Tütünün entelekte faydaları

Almanya'dan ayrılırken sevgili Alman iş arkadaşlarımın bana reva gördükleri hediye elinde puro tutan bir Freud oyuncağı ve bununla birlikte Dominik Cumhuriyeti'nde üretilmiş el yapımı siyah ve kalın bir puro oldu. Bu ikincisiyle nasıl da bilerek ya da bilmeyerek bir fallik şaibeye layık gördüler beni, sağolsunlar.

Bilindiği üzere Sigmund Freud puro sevdası yüzünden son yıllarında gırtlak kanserine yakalanıp, pek acı çekti. Tütünden acı çeken başka bir düşünür Deleuze yine aynı illetten konuşma yetisini bile kaybetti, öyle ki kendini "oksijen tüpüne zincirlenmiş bir köpek gibi" tasvir etmek durumunda kaldı.

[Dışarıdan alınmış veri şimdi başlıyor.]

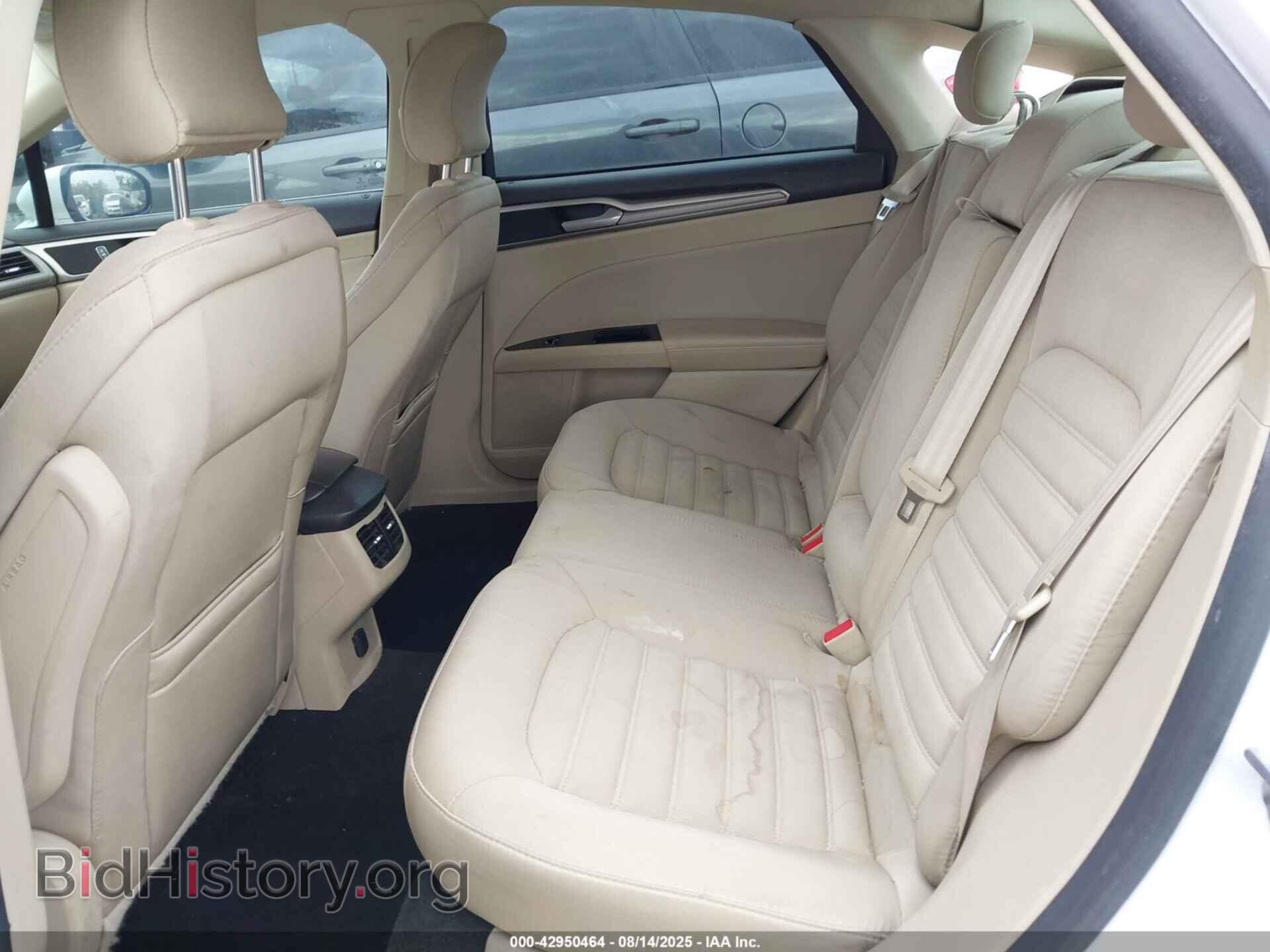 2015 FORD FUSION - VIN: 3FA6P0HD5FR170396 - Фото 8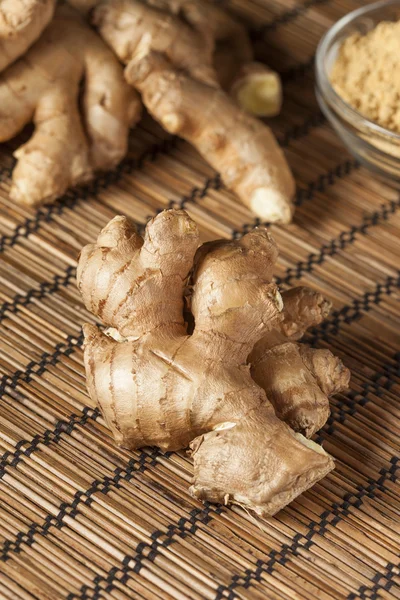 Fresh Organic Ginger — Stock Photo, Image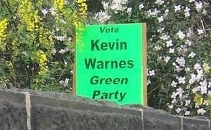 Elect Kevin Warnes as Shipley's new Green MP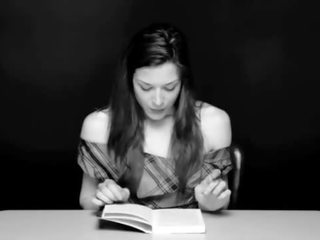 Stoya - Hysterical Literature (She Cums Hard)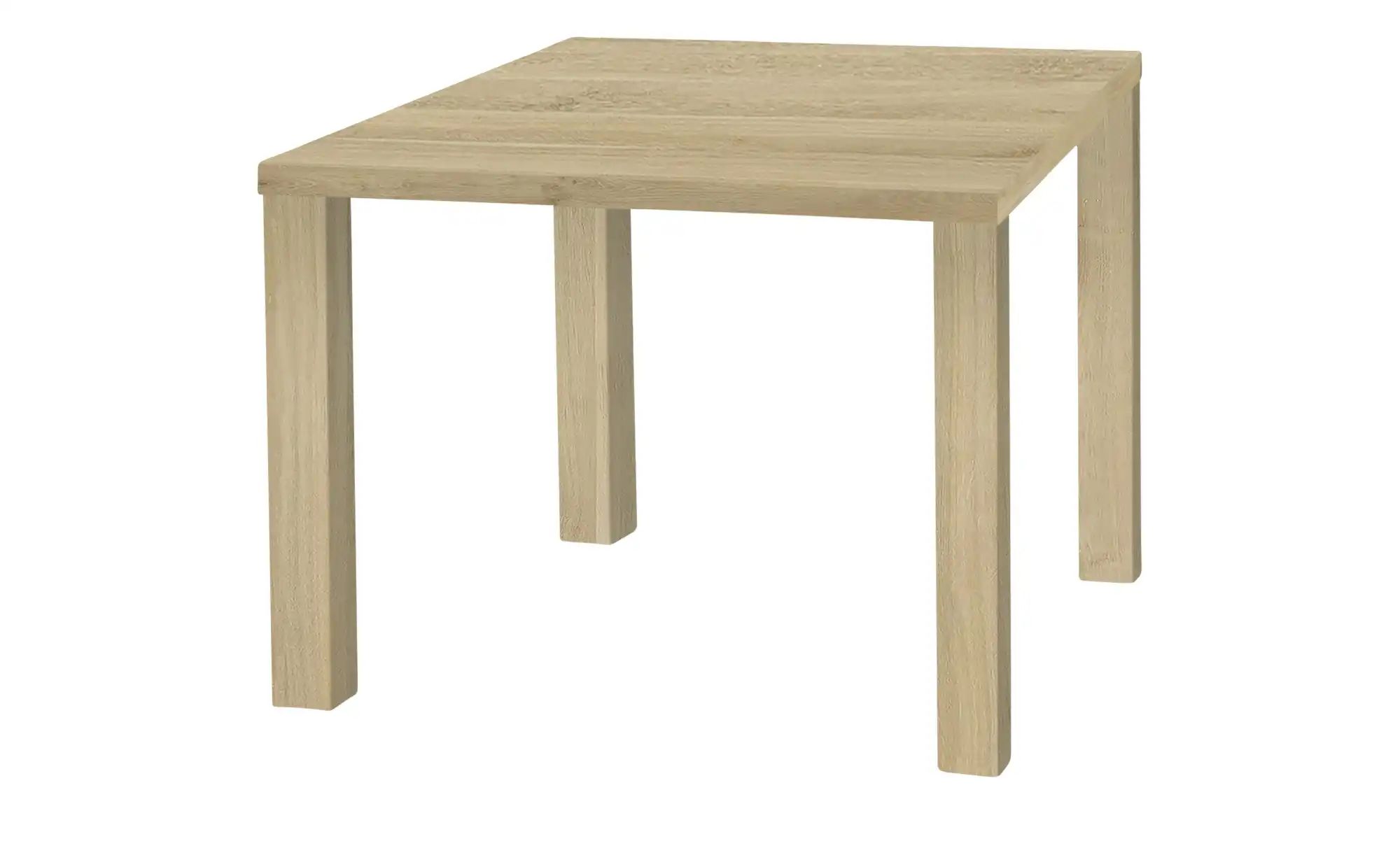 uno Esstisch  Sandwich ¦ holzfarben ¦ Maße (cm): B: 80 H: 77 Tische > Essti günstig online kaufen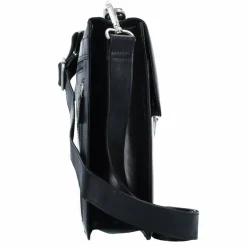 Leonhard Heyden Laptoptaschen|Aktentaschen<Cambridge Aktentasche Leder 38 cm Laptopfach schwarz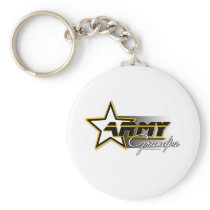 Army Grandpa Keychains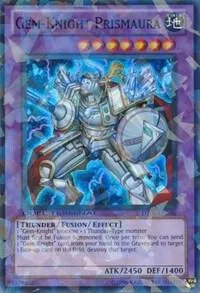 Gem-Knight Prismaura DT06-EN036 Yu-Gi-Oh card from Duel Terminal 6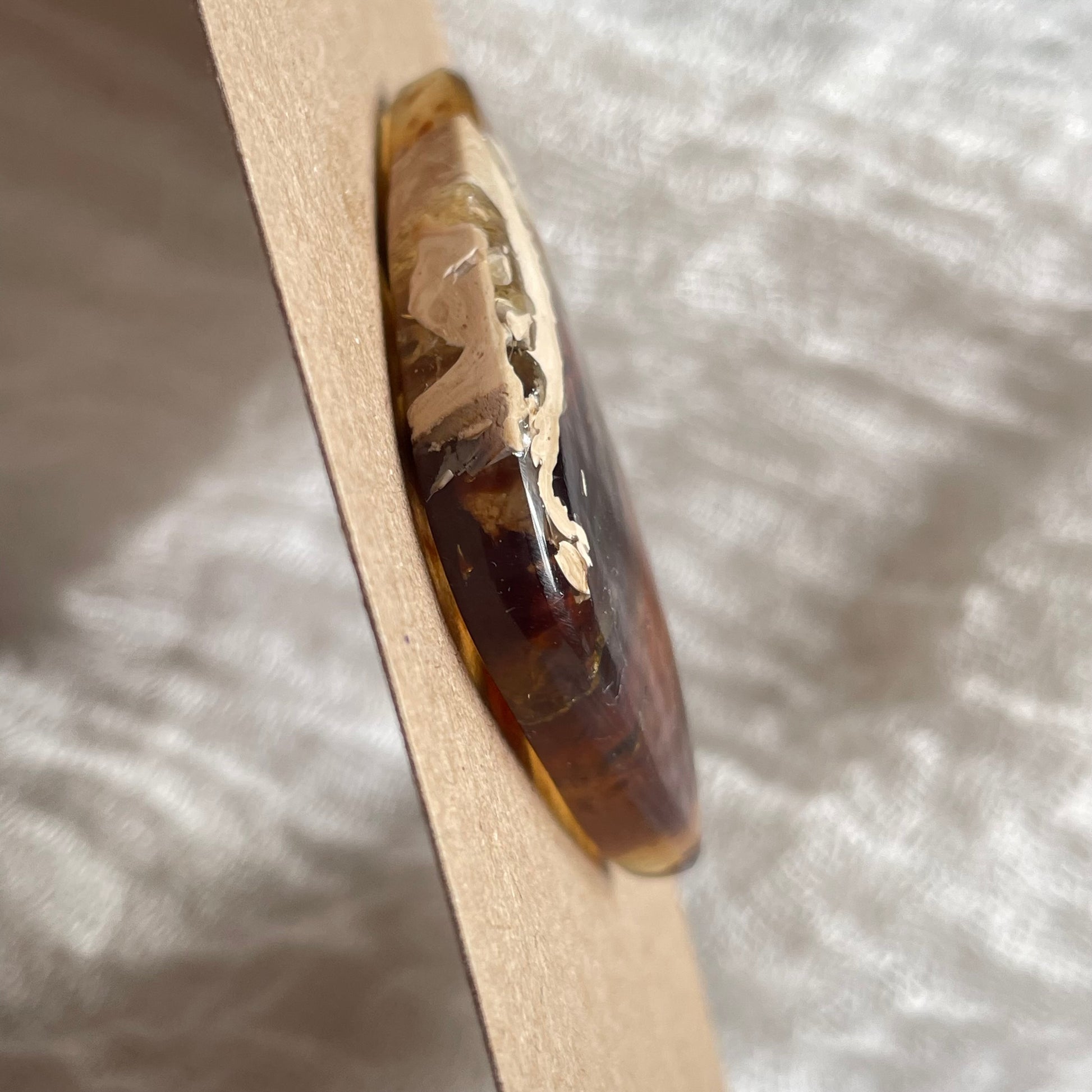 Amber Cabochon AM62 FC103E08-6DBC-4FB0-B8D9-B8E66BAF77F6 Brandedandwild.com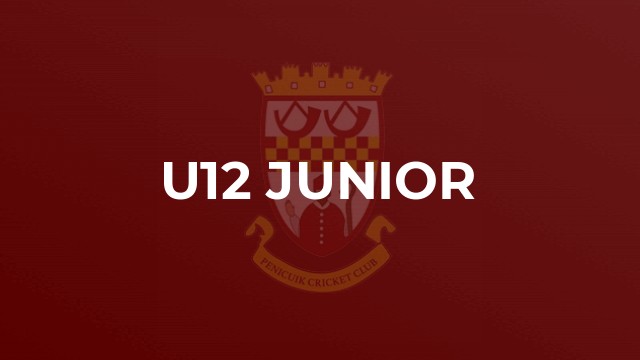 U12 Junior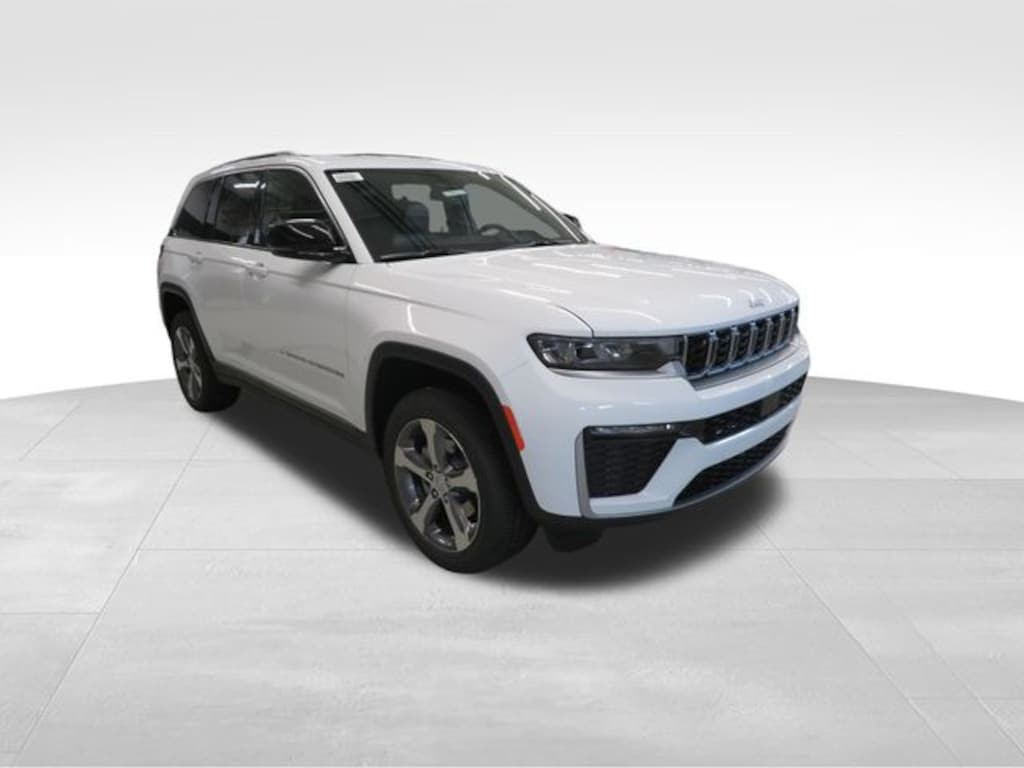 New 2026 Jeep Grand Cherokee LIMITED 4X4 Sport Utility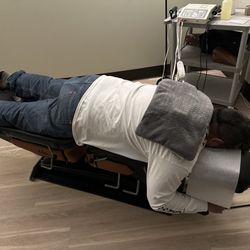 Valley Chiropractic - Tense unit and warm heating pad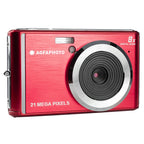 AgfaPhoto Compact Cam DC5200 rot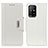 Leather Case Stands Flip Cover Holder M01L for Oppo A94 5G White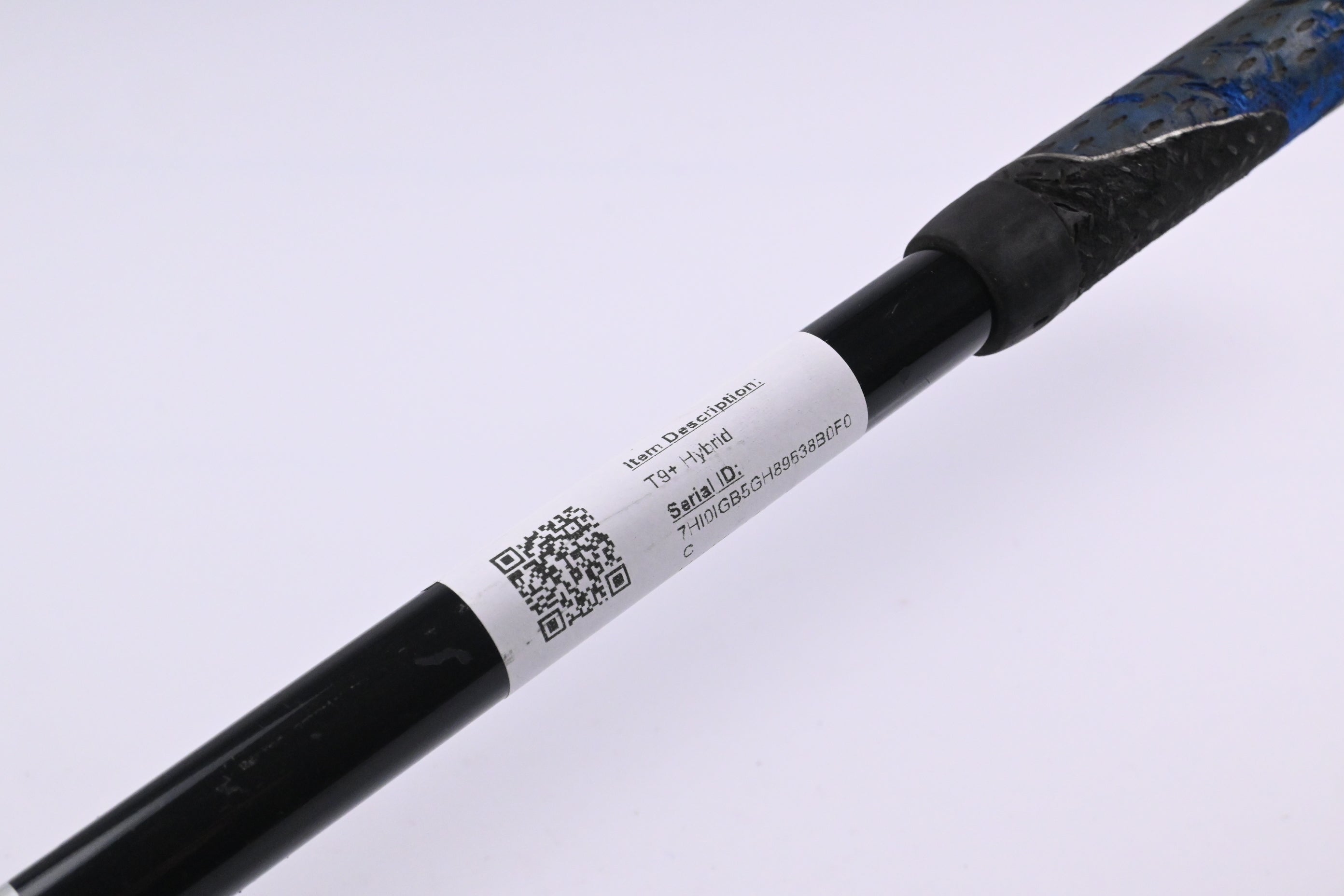 John Letters T9+ #3 Hybrid / 19 Degree / Stiff Flex Aldila Tour Gold 80 Shaft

Tütünü düşünürlere yakıştırmayan bir Schopenhauer anımsıyorum. Tütün, düşünmemek için bir bahaneydi diyordu bir yazısında kendisi. Öyle ki "pür" ve kesintisiz düşünemeyenler arada tütün içerek geçiştiriyorlardı bu tefekkür fukaralıklarını... Kısaca yine bildiğimiz klasik Schopenhauervari "Allah belanızı versin lan" kızgınlıklarından biri, bu kez puroculara, pipoculara ve sigara tüttürenlere yöneltiliyordu. Tamam biliyorum sevgili çok bilmiş aziz smartass kardeşim, o zamanlar sigara filan yoktu diye itiraz edeceksin ama ben "retrospekt" konuşuyorum, yazıyorum, capito?

Neyse efenim, ben bu noktada Schopenhauer'a pek katılamıyorum: Bir kez siz puronuzu içinize çektiğinizde bıraktığınız duman oldukça düşündürücüdür, düşünceyi itici gücü vardır kanısındayım. Akışkan mekaniği denen zımbırtıdan zihninize öyle süslü bir kolye çeker ki, o dumanın güzergahını izlediğinizde mest olursunuz. Böylelikle o minnacık çekip üfleme seansı elinizde tuttuğunuz kitabınıza daha da sıkıca sarılmanıza pekala vesile olabilir.

Sonra eğer ki loş bir ortamda yakmışsanız o puroyu, çakmakla kibritle vesaireyle ateşlemenizle birlikte zuhur eden anlık kıvılcım ve sönüm, içinizde gayet "varoluşsal" bir parıldaklık, acaiplik yaratır. Bana inanmıyorsanız, David Lynch ustanın "Wild at Heart"ındaki sahnelere daha bir dikkat edin. Daha bir dikkat edin. Daha bir dikkat.